Ruth Carlitz is a Postdoctoral Research Fellow with the Program on Governance and Local Development (GLD) at the University of Gothenburg. She received her PhD in Political Science from the University of California, Los Angeles in June 2016. Her research looks at government responsiveness from the ‘top down’ (how governments distribute public goods) and the ‘bottom up’ (what citizens and non-governmental organizations can do to promote transparency and accountability). Ruth’s dissertation focuses on Tanzania, where nearly half of the population languishes without access to a clean and safe source of drinking water despite massive investments in this sector in recent years. In order to make sense of this disconnect, she analyzes finely-grained, geo-coded data on spending and infrastructure construction for water provision, contextualized by public opinion surveys, interviews and focus group discussions. She finds that Tanzania's strategy of decentralizing water provision to local governments has largely failed to improve access, due to political favoritism at the local level as well as a ‘demand-responsive approach’ that privileges wealthier communities.

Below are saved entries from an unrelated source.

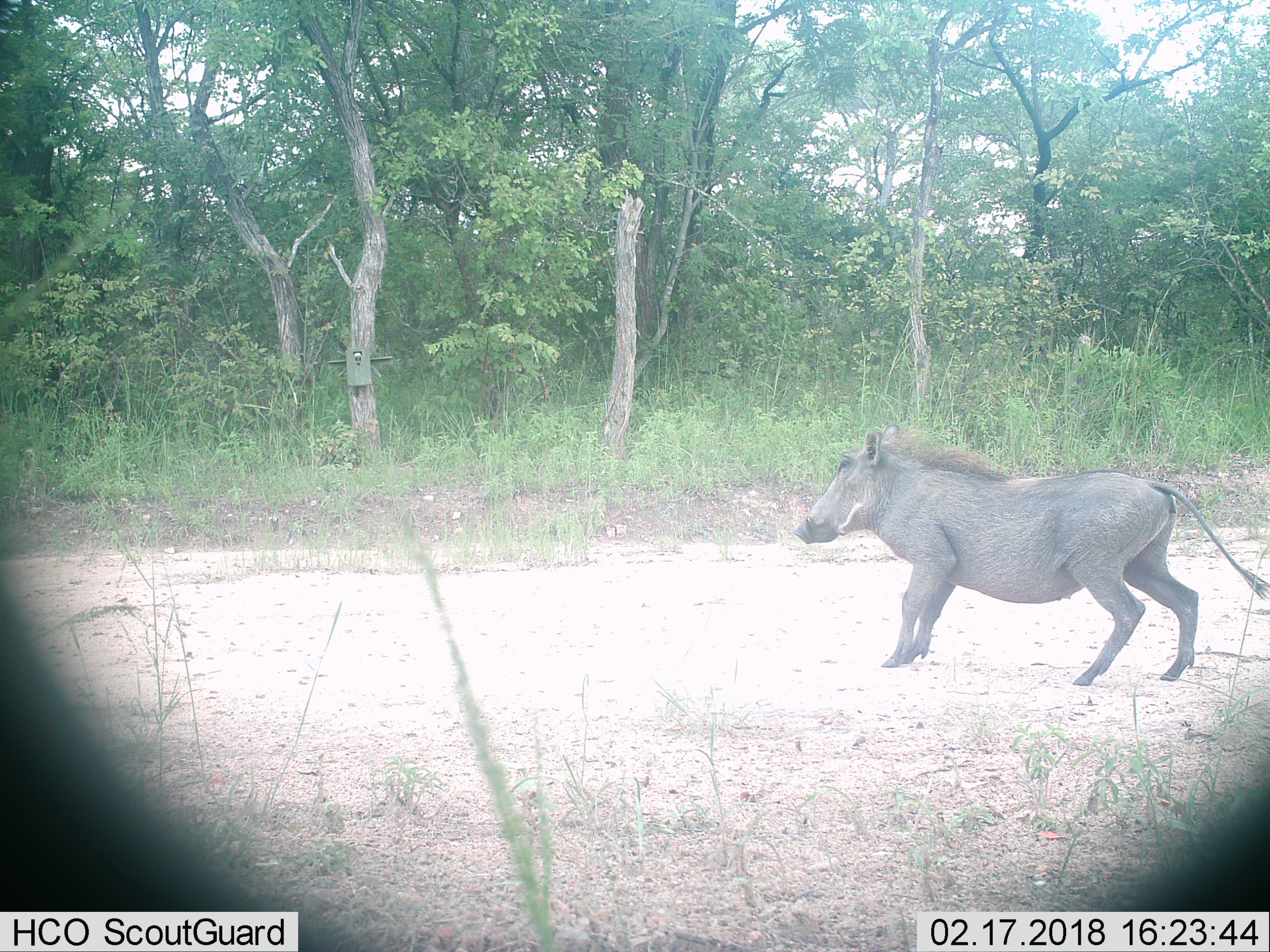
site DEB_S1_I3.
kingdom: Animalia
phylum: Chordata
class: Mammalia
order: Artiodactyla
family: Suidae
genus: Phacochoerus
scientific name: Phacochoerus africanus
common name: warthog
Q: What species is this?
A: Warthog (Phacochoerus africanus).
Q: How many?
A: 1.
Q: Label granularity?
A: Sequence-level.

In addition to her academic research, Ruth has worked on evaluations commissioned by organizations including the World Bank, the International Budget Partnership, and the Institute of Development Studies. Ruth lived in Tanzania from 2006-2008, where she worked with the local NGO HakiElimu. She has also conducted fieldwork in Kenya, Nigeria, South Africa, and Uganda.
Ruth’s current research agenda is concerned with comparing different logics of accountability across different types of public goods. She is currently working to extend the findings of her dissertation by comparing patterns of distribution for water infrastructure, electricity, and schools in Tanzania. Ruth is also currently working on a WASH Poverty Diagnostic for Tanzania commissioned by the World Bank.